Le Ventre de Paris
Le Ventre de Paris (paragraphe n°1361)
Chapitre VI
Claude et Florent le suivirent. Il s'établit près d'une fontaine, par terre, posant le coffre à côté de lui, plaçant sur une sorte de caisse en zinc un cadre de bois grillé de traverses minces. Puis, il saigna. Rapidement, le couteau jouant entre les doigts, il saisissait les pigeons par les ailes, leur donnait sur la tête un coup de manche qui les étourdissait, leur entrait la pointe dans la gorge. Les pigeons avaient un court frisson, les plumes chiffonnées, tandis qu'il les rangeait à la file, la tête entre les barreaux du cadre de bois, au-dessus de la caisse de zinc, où le sang tombait goutte à goutte.

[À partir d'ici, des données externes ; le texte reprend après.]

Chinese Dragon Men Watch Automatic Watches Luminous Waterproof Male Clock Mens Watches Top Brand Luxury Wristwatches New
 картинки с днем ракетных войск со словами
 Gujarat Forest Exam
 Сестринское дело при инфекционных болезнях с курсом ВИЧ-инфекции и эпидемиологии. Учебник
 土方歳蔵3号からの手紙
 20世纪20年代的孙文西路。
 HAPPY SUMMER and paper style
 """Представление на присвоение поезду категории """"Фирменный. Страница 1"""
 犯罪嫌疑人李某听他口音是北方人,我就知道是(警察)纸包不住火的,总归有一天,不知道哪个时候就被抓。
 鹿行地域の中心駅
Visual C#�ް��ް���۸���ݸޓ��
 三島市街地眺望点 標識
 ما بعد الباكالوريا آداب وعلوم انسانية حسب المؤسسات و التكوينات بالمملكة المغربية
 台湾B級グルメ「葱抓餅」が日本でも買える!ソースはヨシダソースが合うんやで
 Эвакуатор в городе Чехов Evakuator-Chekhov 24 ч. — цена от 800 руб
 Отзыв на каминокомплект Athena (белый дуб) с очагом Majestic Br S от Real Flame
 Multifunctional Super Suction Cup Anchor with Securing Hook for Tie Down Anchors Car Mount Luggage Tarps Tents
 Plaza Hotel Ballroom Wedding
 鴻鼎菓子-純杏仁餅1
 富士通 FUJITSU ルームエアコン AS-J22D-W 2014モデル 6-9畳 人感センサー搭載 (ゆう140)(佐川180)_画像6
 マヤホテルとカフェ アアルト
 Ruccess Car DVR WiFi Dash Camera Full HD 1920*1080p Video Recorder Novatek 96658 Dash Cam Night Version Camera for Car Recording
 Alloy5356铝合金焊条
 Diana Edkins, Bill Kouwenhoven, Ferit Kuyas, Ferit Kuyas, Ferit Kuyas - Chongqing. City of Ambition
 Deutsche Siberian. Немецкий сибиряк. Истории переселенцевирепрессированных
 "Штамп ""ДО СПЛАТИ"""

Et cela d'un mouvement régulier, avec le tictac du manche sur les crânes qui se brisaient, le geste balancé de la main prenant, d'un côté, les bêtes vivantes et les couchant mortes, de l'autre côté.Peu à peu, cependant, Marjolin allait plus vite, s'égayait à ce massacre, les yeux luisants, accroupi comme un énorme dogue mis en joie. Il finit par éclater de rire, par chanter : " Tic-tac, tic-tac, tic-tac, " accompagnant la cadence du couteau d'un claquement de langue, faisant un bruit de moulin écrasant des têtes. Les pigeons pendaient comme des linges de soie.